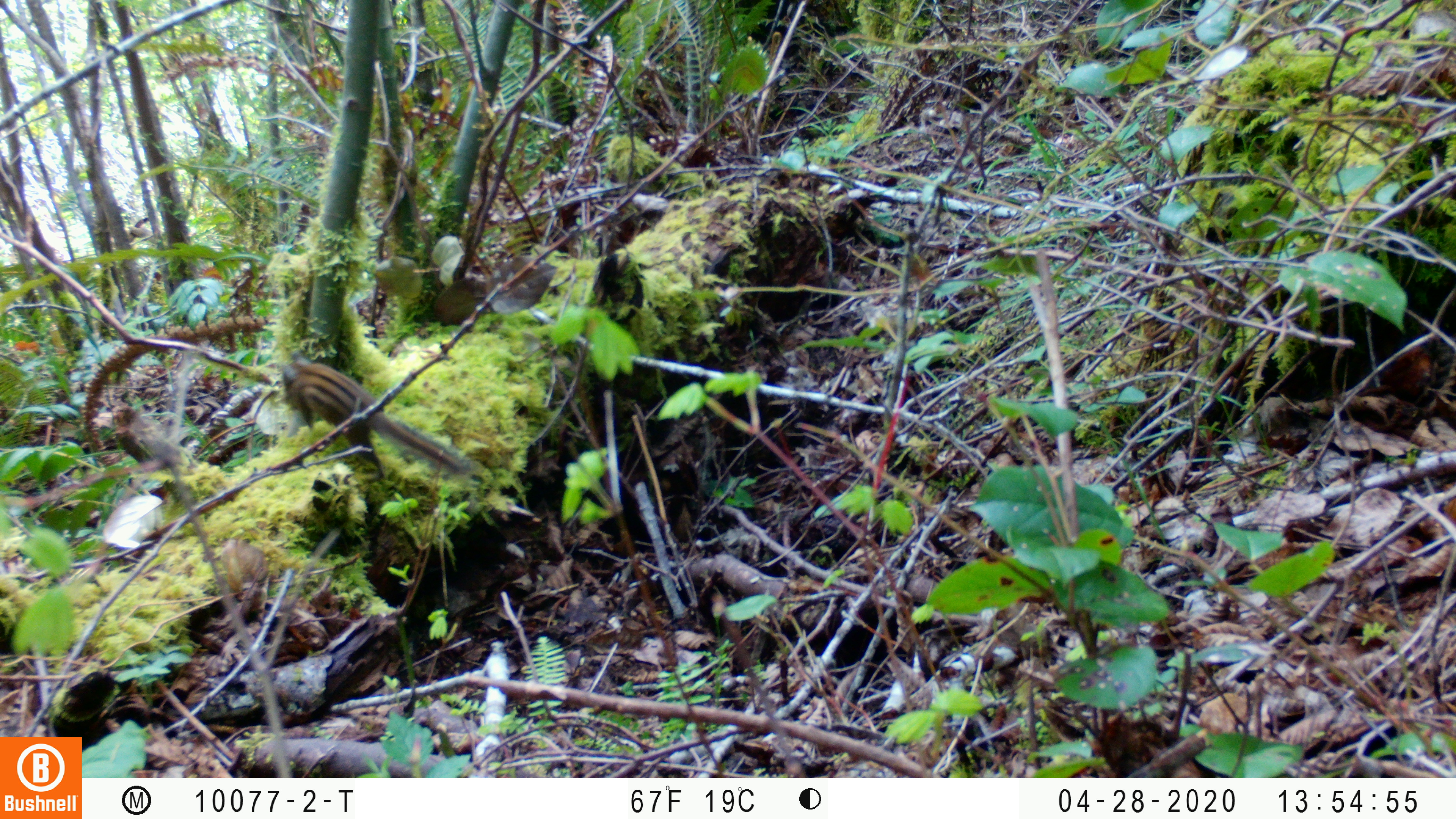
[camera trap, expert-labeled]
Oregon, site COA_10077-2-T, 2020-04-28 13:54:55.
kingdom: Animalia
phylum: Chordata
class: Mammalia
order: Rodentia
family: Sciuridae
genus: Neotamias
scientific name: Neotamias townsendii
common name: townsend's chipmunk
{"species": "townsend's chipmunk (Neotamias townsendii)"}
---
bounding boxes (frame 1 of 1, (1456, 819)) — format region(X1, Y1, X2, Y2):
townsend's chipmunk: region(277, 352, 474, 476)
...
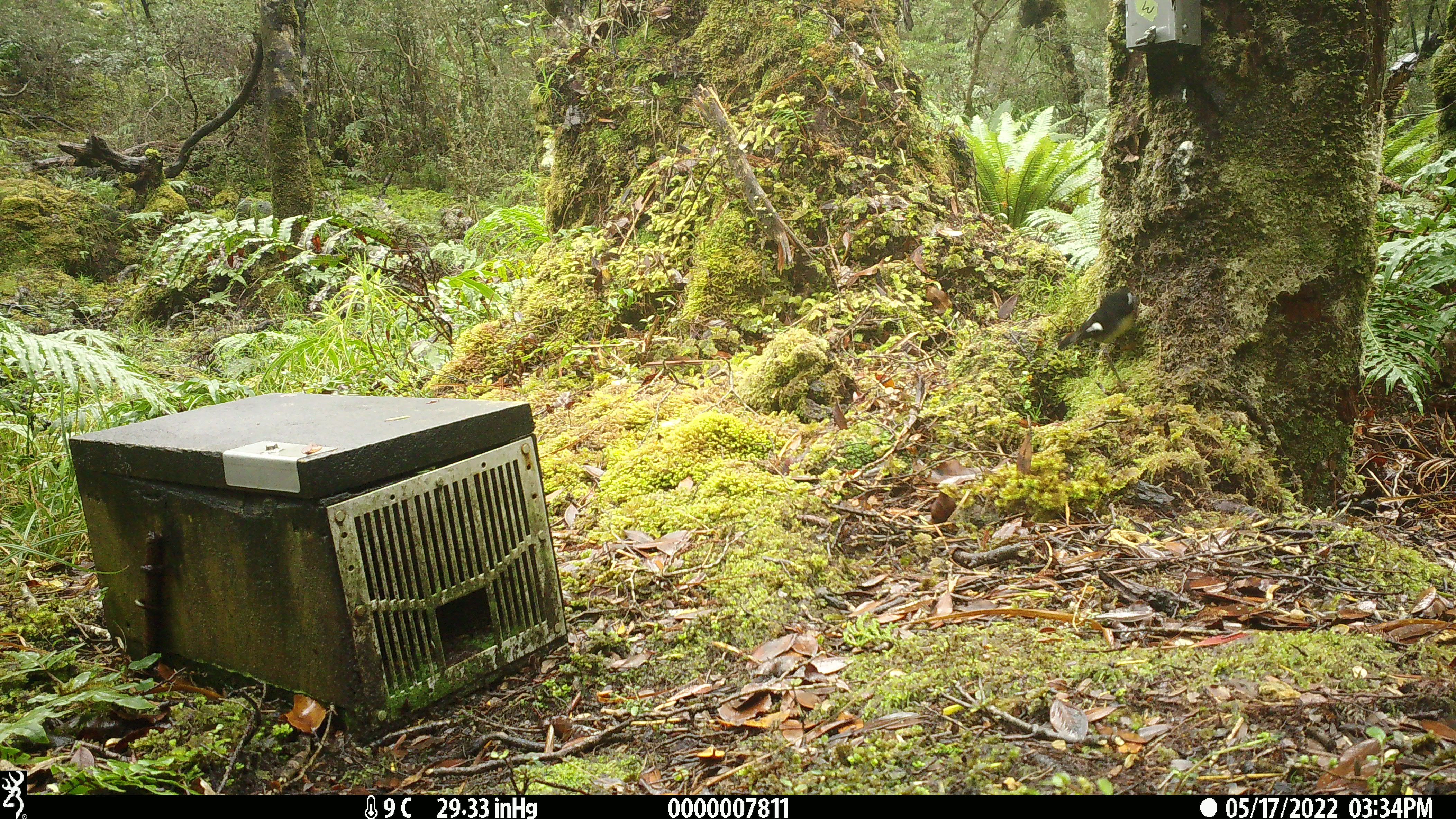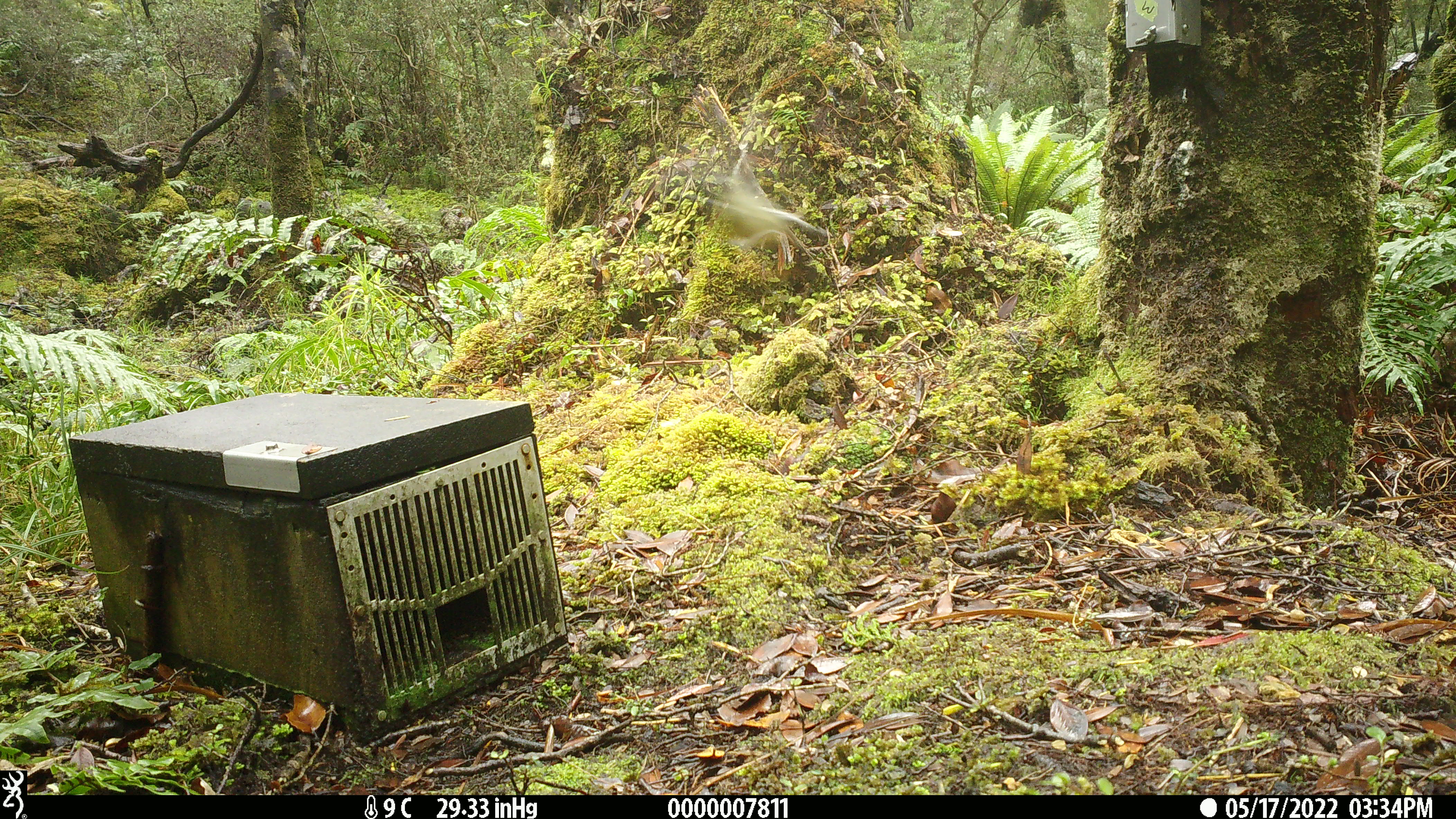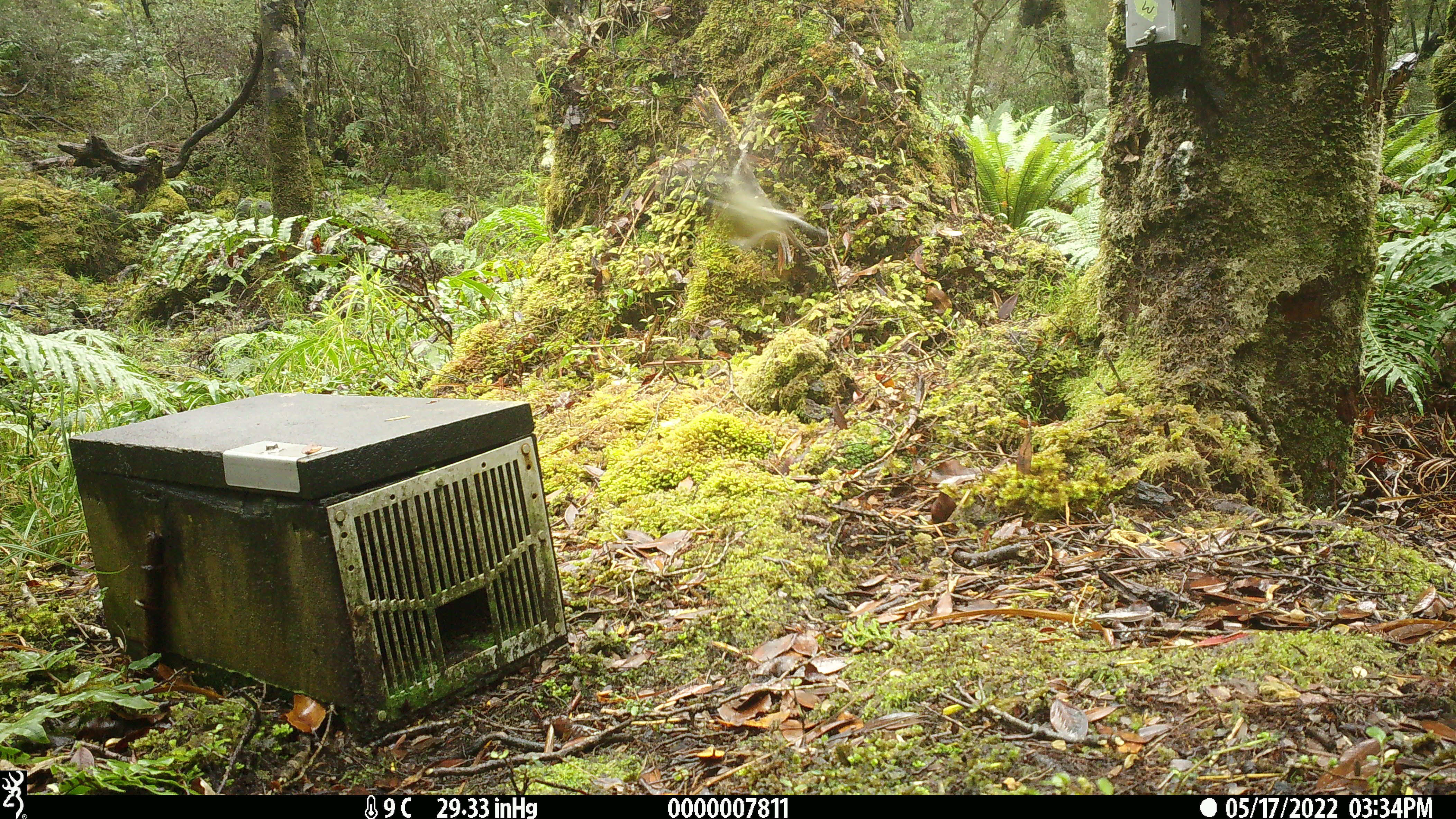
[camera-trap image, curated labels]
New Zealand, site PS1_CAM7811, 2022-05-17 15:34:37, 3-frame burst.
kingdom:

## AIM OF THE EXERCISE
Line count for the string "site": say how many lines in the listing contain it, and add nothing.

## SOLVED EXERCISE
2